The bill — approved by the House on June 20 and now pending Senate consideration — would remove barriers that prevent records related to care for substance use disorder (SUD) from being included in a patient’s overall medical record.
{mosads}Under an outdated current law called Confidentiality of Alcohol and Drug Abuse Patient Records, 42 Code of Federal Regulations 2 — also known as 42 CFR part 2 (part 2) — most SUD treatment records are maintained separately and partitioned from a patient’s other medical history, and health-care providers can only look behind the partition if a patient has signed a specific, written consent allowing it. SUD is the only illness in health care subject to this kind of separation, secrecy and institutionalized stigma.
And, as one might suspect, this inconsistency in the management of medical records is fraught with problems — from the incompatibilities and costs of separate systems to the challenge of patients and providers finding a way to reconnect when new consents are needed, sometimes long after treatment has ended.
The result of these barriers is that for millions of us who have a substance use disorder active or in remission, our health-care record is often incomplete — missing our critical SUD history — which can compromise providers’ ability to provide safe, accurate care.
By now, many of us have heard stories of people who were prescribed opioids after treatment for an opioid use disorder — by doctors who had no idea — only to eventually overdose and die.
We’ve also heard stories of people in recovery from alcohol use disorder who were prescribed opioids without any knowledge or discussion of their past addiction, triggering a recurrence of symptoms. These are problems that can be avoided in the modern age of electronic health records. But part 2 barriers get in the way.
A lot has changed since part 2 was enacted almost a half century ago. The Health Insurance and Portability Protection Act (HIPAA) became law in the 1990s, providing strong, enforceable privacy protections to all health-care patients. Addiction medicine has become an officially recognized medical subspecialty, and mainstream health care is embracing its role in addiction care more and more.
Specialty treatment providers like the ours are embracing integration with mainstream medicine. Health plans are looking for organizations to integrate. Public dialogue has increased exponentially. And, while stigma and discrimination still exist, attitudes and perceptions are improving.

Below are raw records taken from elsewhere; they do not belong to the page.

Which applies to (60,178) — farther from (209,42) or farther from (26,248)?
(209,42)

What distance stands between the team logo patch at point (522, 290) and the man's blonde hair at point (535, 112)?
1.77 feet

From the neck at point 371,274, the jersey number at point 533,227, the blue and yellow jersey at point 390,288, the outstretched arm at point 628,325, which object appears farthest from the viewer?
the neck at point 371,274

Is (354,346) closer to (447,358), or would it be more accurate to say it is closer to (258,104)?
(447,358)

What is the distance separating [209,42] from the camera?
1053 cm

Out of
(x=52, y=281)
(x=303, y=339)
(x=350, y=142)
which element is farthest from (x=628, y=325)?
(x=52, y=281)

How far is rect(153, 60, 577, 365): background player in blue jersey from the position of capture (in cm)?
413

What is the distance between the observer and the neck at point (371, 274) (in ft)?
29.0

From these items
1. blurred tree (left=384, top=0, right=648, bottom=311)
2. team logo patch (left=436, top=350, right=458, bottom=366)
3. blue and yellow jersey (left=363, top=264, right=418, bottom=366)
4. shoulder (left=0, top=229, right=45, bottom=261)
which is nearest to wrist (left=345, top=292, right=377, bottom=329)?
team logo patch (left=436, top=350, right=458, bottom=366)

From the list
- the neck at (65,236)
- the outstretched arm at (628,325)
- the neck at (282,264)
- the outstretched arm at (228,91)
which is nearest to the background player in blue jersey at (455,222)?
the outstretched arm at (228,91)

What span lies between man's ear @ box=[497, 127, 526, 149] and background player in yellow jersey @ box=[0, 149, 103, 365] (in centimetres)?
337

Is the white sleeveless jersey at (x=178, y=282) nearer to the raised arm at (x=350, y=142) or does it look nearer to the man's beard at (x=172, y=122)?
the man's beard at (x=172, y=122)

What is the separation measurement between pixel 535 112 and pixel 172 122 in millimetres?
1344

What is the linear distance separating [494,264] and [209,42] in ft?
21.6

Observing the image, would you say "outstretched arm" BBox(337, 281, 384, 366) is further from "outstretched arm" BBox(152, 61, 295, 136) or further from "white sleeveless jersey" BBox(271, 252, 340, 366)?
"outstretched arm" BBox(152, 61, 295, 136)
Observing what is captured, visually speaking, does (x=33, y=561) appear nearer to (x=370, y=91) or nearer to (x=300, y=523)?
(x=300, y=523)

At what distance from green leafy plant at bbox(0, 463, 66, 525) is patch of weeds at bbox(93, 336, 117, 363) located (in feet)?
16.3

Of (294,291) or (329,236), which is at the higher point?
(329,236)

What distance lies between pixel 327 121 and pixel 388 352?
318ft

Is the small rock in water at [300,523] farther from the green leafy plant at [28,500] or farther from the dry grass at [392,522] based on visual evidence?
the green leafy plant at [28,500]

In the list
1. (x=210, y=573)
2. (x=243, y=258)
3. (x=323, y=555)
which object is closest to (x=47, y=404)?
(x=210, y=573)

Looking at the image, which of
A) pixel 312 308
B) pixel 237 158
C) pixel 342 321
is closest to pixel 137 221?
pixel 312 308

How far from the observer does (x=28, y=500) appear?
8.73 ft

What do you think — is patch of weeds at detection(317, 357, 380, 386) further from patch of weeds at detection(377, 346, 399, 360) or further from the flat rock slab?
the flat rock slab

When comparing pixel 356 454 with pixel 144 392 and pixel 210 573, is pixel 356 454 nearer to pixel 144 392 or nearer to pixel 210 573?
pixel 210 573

The Overdose Prevention and Patient Safety (OPPS) Act would align some of part 2’s SUD protections with those that HIPAA provides for all health conditions, allowing patients’ SUD information to be shared for the specific purposes of providing their treatment, processing their payment and conducting the provider’s basic health-care operations.
Any other sharing would remain illegal or require consent, and the OPPS Act would strengthen protections against the use of SUD records in criminal proceedings or investigations. Some fear the bill will expose patients to bad actors within the health care and insurance sectors who might break the law and discriminate, basing their opposition on distrust of those industries. But we can’t build trust with secrets, and we can’t fight discrimination with stigma.
We should continue to bring SUD out of the shadows, vigorously prosecute discrimination, and make it clear that mainstream health care not only has a stake in this public health problem but is responsible for being a major part of the solution.
Addiction care already is evolving to have multiple access points and accommodate a variety of recovery paths involving multiple providers and increasingly, multiple technologies. We are on the precipice of integrated care that will begin to bring the full force of health care to bear against the enormous and long-neglected public health problem of addiction.
The future is in sight, and it does not include secret medical records. It cannot. Coordination of care is too integral to the next generation of addiction treatment.
We could wait around for discrimination to disappear before taking bold steps to integrate care and create a system strong enough to confront the next addiction crisis. But with a law like part 2 perpetuating the secrecy and stigma that leads to discrimination, we will wait too long.
Now is the time for Congress to usher in a new era of addiction care by enacting the OPPS Act into law. It is an essential part of the federal response to the opioid crisis and will save lives.
Jeremiah Gardner is the director of communications and public affairs for the Hazelden Betty Ford Foundation, which is a nonprofit provider of addiction treatment.